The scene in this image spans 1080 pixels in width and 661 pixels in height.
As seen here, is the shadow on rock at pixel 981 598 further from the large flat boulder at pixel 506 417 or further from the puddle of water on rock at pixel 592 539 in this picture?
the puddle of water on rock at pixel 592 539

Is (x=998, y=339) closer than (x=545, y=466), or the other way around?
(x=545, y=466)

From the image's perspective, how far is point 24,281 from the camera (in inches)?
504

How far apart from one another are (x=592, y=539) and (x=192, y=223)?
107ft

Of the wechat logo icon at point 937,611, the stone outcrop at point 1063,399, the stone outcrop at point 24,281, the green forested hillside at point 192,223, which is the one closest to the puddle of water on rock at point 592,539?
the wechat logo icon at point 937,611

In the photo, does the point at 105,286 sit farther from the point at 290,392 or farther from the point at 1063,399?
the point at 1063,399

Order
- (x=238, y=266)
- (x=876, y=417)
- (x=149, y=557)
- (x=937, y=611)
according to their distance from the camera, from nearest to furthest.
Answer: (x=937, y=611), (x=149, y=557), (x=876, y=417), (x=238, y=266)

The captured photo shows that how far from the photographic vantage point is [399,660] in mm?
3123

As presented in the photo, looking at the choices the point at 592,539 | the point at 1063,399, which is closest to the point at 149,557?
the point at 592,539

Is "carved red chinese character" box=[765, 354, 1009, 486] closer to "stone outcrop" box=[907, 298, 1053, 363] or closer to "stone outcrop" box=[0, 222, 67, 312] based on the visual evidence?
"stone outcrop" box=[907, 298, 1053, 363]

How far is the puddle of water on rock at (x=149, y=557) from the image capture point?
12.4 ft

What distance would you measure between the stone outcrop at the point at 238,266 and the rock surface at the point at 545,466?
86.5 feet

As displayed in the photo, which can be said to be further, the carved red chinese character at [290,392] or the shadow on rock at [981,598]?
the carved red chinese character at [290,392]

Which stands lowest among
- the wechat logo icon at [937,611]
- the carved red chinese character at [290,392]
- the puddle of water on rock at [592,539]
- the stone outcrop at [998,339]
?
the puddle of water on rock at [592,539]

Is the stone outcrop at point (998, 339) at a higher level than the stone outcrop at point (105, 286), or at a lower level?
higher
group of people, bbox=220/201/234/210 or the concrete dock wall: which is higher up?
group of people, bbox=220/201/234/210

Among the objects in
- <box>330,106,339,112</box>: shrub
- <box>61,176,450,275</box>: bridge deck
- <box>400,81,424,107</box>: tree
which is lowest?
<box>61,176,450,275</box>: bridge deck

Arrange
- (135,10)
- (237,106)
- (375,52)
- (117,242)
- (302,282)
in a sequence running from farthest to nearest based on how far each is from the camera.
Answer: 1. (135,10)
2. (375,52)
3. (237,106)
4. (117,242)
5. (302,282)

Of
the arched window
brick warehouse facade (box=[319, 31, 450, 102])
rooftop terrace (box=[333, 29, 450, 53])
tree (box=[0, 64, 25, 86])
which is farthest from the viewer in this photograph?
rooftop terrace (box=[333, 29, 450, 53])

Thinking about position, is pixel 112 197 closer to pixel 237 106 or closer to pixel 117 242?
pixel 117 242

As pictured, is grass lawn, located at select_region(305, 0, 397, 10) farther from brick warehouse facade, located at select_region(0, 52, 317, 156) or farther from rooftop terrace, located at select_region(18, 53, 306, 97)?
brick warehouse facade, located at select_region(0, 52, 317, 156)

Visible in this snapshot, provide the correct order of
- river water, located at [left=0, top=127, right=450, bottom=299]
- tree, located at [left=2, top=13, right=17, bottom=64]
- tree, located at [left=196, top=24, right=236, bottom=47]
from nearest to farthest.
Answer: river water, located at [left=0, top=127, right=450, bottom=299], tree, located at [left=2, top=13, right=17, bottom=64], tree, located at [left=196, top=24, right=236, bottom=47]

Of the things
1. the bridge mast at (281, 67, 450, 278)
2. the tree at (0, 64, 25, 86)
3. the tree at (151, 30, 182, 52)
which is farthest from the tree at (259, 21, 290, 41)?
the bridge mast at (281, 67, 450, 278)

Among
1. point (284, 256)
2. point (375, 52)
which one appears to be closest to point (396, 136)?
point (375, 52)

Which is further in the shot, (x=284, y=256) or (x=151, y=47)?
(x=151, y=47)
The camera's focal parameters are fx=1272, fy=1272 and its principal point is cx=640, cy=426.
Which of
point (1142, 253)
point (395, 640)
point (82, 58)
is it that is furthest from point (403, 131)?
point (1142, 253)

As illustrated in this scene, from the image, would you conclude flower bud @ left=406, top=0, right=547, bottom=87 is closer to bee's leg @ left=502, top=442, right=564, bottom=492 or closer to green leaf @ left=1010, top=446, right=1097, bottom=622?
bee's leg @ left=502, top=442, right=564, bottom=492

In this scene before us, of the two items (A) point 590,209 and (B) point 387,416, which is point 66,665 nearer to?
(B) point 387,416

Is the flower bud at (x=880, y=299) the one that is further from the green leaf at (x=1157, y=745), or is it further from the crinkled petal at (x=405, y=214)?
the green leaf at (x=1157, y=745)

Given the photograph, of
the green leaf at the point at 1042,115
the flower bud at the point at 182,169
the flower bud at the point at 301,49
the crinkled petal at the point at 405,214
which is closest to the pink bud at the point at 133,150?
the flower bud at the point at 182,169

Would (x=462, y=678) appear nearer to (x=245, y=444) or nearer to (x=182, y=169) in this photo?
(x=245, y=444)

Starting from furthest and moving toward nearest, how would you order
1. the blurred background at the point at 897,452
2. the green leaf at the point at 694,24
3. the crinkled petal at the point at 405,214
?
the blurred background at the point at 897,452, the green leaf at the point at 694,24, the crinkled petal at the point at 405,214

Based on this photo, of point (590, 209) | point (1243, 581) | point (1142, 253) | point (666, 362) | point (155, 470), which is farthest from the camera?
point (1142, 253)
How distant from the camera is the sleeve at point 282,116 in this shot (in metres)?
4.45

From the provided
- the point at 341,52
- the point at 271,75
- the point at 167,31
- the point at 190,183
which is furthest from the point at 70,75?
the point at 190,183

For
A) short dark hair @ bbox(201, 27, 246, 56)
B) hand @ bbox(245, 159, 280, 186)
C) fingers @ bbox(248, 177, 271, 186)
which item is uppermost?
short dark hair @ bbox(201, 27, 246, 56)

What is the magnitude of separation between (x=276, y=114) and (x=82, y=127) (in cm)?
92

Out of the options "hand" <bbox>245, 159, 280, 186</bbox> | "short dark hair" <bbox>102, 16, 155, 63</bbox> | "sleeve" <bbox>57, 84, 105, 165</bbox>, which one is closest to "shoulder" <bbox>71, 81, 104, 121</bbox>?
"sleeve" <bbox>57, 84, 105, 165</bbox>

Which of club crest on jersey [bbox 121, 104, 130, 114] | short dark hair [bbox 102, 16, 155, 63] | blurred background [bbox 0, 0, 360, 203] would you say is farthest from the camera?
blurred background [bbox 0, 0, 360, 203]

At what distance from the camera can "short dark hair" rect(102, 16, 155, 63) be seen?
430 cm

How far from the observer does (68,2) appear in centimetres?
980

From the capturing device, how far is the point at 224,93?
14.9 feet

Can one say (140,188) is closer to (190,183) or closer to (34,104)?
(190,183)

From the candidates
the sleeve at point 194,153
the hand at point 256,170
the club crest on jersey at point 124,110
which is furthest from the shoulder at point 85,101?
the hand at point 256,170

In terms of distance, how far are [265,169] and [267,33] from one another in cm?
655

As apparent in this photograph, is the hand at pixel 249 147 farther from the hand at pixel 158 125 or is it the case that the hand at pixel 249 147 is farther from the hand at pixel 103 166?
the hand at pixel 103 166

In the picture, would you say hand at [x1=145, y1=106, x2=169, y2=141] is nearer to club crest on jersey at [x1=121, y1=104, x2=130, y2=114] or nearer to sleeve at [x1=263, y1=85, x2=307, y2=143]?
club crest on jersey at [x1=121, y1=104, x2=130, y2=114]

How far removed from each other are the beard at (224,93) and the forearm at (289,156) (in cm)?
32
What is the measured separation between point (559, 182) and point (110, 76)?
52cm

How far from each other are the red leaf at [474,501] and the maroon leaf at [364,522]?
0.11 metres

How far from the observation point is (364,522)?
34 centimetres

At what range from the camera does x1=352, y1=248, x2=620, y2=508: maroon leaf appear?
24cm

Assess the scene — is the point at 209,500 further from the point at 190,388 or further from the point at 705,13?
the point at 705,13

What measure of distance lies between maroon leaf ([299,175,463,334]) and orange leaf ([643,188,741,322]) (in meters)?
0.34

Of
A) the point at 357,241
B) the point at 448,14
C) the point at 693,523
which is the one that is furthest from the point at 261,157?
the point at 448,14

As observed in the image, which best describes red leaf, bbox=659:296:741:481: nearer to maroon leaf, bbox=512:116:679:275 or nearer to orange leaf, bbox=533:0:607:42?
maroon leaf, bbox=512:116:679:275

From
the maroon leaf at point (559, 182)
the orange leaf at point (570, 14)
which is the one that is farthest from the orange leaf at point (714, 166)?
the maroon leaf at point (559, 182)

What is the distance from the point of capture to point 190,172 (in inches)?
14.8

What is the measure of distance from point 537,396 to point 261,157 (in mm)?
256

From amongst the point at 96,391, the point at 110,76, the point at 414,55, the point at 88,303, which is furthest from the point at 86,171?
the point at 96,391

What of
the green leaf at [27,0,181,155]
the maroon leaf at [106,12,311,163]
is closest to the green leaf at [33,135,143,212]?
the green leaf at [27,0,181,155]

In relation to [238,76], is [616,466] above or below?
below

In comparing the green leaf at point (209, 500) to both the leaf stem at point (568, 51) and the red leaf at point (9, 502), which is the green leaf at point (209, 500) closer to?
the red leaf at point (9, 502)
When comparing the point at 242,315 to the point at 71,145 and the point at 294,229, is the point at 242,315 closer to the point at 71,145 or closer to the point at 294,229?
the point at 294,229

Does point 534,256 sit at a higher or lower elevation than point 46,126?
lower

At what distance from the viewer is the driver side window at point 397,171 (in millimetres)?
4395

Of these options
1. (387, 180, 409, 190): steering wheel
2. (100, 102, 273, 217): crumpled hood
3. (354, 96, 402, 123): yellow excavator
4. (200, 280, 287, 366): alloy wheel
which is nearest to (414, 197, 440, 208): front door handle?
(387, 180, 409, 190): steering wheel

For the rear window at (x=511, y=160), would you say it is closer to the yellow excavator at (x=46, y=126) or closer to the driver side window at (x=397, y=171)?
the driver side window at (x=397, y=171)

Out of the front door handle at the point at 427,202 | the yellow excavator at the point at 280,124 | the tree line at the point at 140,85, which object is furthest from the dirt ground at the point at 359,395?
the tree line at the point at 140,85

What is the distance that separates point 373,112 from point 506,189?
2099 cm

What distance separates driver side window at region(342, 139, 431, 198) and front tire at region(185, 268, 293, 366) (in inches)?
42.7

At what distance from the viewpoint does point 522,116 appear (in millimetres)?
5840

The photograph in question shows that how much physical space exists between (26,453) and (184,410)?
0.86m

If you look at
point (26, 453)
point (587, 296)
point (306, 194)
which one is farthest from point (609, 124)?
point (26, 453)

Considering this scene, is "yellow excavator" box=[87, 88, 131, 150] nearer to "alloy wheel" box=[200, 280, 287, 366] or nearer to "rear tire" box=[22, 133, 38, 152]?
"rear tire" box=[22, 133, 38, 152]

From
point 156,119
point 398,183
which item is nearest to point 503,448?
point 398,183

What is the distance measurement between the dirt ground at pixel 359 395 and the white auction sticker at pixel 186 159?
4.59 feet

# # # #

■ **PROBLEM TO WORK ON**
Rewrite the items starting at the line that contains "From the candidates" and ending at the line that contains "34 centimetres", replacing "observation point" with "viewpoint" and leaving everything else unchanged.

■ **TASK SOLUTION**
From the candidates
the sleeve at point 194,153
the hand at point 256,170
the club crest on jersey at point 124,110
which is furthest from the shoulder at point 85,101?
the hand at point 256,170

In terms of distance, how far are [265,169] and [267,33] from one another in cm?
655

As apparent in this photograph, is the hand at pixel 249 147 farther from the hand at pixel 158 125 or is it the case that the hand at pixel 249 147 is farther from the hand at pixel 103 166?
the hand at pixel 103 166

In the picture, would you say hand at [x1=145, y1=106, x2=169, y2=141] is nearer to club crest on jersey at [x1=121, y1=104, x2=130, y2=114] or nearer to sleeve at [x1=263, y1=85, x2=307, y2=143]?
club crest on jersey at [x1=121, y1=104, x2=130, y2=114]

How far removed from each other are the beard at (224,93) and the forearm at (289,156) (in cm)?
32
What is the measured separation between point (559, 182) and point (110, 76)?
52cm

How far from each other are the red leaf at [474,501] and the maroon leaf at [364,522]?
0.11 metres

How far from the viewpoint is (364,522)?
34 centimetres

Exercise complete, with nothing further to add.